Samedi, le gouvernement de Nouvelle-Calédonie estimait que 3.200 personnes étaient bloquées en l’absence de vols, soit parce qu’elles ne pouvaient pas quitter l’archipel, soit parce qu’elles ne pouvaient pas le rejoindre.

Les violences ont fait six morts, le dernier en date samedi après-midi, un Caldoche (Calédonien d’origine européenne) à Kaala-Gomen, dans la province Nord. Les cinq autres morts sont deux gendarmes et trois Kanaks, dans l’agglomération de Nouméa. Au total, "230 émeutiers ont été interpellés", selon le Haut-commissariat de la République.

"Tout ça va se terminer, croyez-moi"

Reprendre le contrôle devrait être un travail de longue haleine pour les forces de l’ordre, alors que des routes sont toujours coupées, que les dégradations continuent, et que les forces de l’ordre estiment toujours le nombre d’émeutiers entre 3.000 et 5.000.

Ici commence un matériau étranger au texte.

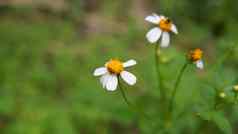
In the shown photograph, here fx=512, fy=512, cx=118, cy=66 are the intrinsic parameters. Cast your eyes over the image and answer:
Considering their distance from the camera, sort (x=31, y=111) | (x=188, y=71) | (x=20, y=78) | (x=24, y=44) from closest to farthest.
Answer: (x=188, y=71) → (x=31, y=111) → (x=20, y=78) → (x=24, y=44)

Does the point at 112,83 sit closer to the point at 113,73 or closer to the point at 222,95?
the point at 113,73

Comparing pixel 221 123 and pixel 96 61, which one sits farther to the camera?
pixel 96 61

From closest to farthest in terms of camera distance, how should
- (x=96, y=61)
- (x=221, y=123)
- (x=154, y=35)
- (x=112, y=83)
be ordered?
1. (x=112, y=83)
2. (x=221, y=123)
3. (x=154, y=35)
4. (x=96, y=61)

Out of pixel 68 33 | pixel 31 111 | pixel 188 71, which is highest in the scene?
pixel 68 33

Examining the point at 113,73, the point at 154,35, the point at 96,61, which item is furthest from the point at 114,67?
the point at 96,61

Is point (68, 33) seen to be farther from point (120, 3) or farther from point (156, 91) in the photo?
point (156, 91)

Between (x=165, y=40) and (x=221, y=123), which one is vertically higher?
(x=165, y=40)

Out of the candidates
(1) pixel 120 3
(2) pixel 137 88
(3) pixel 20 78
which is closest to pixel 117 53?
(2) pixel 137 88

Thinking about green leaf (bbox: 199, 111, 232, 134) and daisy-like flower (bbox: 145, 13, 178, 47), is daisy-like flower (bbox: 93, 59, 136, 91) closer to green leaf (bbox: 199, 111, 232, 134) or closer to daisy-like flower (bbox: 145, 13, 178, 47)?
daisy-like flower (bbox: 145, 13, 178, 47)
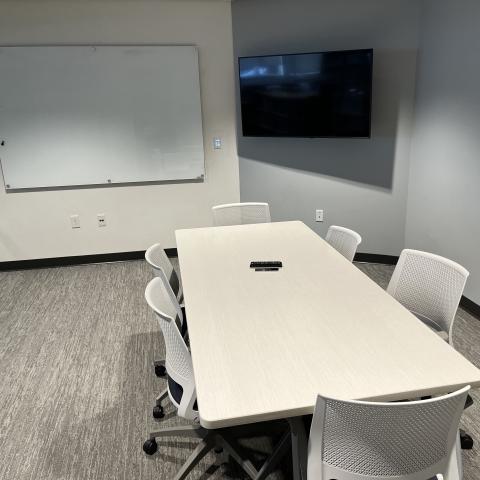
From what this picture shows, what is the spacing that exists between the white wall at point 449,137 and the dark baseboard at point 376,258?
424mm

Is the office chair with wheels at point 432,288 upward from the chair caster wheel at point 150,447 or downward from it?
upward

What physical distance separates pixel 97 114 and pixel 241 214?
1969 mm

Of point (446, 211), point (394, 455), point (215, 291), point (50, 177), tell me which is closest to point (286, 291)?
point (215, 291)

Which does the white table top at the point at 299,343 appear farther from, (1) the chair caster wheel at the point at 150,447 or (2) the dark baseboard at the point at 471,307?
(2) the dark baseboard at the point at 471,307

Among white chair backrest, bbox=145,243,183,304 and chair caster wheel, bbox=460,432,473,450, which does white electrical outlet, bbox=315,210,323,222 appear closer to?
white chair backrest, bbox=145,243,183,304

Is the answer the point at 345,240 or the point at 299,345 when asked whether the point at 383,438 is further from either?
the point at 345,240

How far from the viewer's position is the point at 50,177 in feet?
15.0

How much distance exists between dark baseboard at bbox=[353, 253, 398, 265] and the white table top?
226 cm

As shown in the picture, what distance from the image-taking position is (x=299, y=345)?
161 centimetres

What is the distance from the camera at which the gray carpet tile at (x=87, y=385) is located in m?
2.08

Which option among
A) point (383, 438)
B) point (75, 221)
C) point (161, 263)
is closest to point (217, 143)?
point (75, 221)

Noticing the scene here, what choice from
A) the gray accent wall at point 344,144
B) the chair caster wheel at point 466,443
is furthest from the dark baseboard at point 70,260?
the chair caster wheel at point 466,443

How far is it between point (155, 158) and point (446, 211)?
113 inches

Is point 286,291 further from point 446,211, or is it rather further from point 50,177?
point 50,177
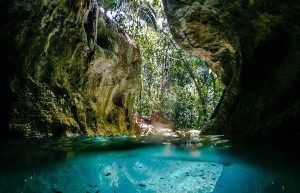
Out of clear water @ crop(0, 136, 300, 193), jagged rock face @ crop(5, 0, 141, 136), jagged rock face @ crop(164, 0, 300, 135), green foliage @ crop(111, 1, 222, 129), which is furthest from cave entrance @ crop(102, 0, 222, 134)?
clear water @ crop(0, 136, 300, 193)

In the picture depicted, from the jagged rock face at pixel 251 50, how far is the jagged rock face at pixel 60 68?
2635 mm

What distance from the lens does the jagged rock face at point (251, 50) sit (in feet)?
11.4

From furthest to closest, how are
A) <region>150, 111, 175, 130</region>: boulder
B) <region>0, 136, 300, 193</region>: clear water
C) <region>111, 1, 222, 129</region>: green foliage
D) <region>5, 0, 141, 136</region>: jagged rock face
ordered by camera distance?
<region>150, 111, 175, 130</region>: boulder
<region>111, 1, 222, 129</region>: green foliage
<region>5, 0, 141, 136</region>: jagged rock face
<region>0, 136, 300, 193</region>: clear water

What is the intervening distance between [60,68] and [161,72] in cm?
883

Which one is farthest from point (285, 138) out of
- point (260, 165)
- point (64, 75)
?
point (64, 75)

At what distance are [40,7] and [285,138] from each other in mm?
5541

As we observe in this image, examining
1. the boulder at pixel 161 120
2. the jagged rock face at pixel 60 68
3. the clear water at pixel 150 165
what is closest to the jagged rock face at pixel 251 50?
the clear water at pixel 150 165

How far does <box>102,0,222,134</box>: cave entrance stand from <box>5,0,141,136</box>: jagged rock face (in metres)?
2.74

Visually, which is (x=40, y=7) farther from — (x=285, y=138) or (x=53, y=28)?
(x=285, y=138)

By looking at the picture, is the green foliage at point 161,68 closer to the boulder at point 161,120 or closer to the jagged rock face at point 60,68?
the boulder at point 161,120

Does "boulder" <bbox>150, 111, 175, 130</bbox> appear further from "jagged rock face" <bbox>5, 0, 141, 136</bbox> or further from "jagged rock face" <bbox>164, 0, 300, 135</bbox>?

"Des écoles ont encore été détruites", de même que "des pharmacies, des centres vitaux d’approvisionnement alimentaire, des surfaces commerciales", a listé dimanche Louis Le Franc, en relevant qu’"on commence à manquer de nourriture".

LeHaut-commissaire a annoncé de nouvelles "opérations de harcèlement" par les unités d’élite de la police et de la gendarmerie (Raid et GIGN) "dès cette nuit (de dimanche à lundi, NDLR), là où il y a des points durs", dans les villes de Nouméa, Dumbéa et Païta notamment. "Les jours à venir, ça va s’intensifier", a-t-il prévenu, appelant ceux qui ont constitué des "groupes de protection" pour défendre leurs quartiers "à garder espoir" et "à ne pas commettre l’irréparable", qui provoquerait "un embrasement général". "Tout ça va se terminer, croyez-moi", a-t-il promis.

Pour la population, se déplacer, acheter des produits de première nécessité et se soigner devient plus difficile chaque jour. De moins en moins de commerces réussissent à ouvrir et les nombreux obstacles à la circulation compliquent de plus en plus la logistique pour les approvisionner, surtout dans les quartiers les plus défavorisés.

La reprise de la route de l’aéroport est "vitale" au passage des convois logistiques pour réapprovisionner en médicaments et nourriture, "qui commencent à manquer", a confirmé M. Le Franc, expliquant que les surfaces commerciales devaient être sécurisées pour éviter les pillages.

Les mesures exceptionnelles de l’état d’urgence sont maintenues, à savoir le couvre-feu entre 18h et 6h (9h et 21h à Paris), l’interdiction des rassemblements, du transport d’armes et de la vente d’alcool et le bannissement de l’application TikTok.

Dimanche, le gouvernement de Nouvelle-Calédonie a annoncé dans un communiqué que les collèges et lycées resteraient fermés jusqu’au 24 mai inclus sur tout le territoire, en raison "de l’ampleur des violences et des dégradations commises". Les écoles de la province Sud, de loin la plus peuplée, garderont également portes closes toute la semaine.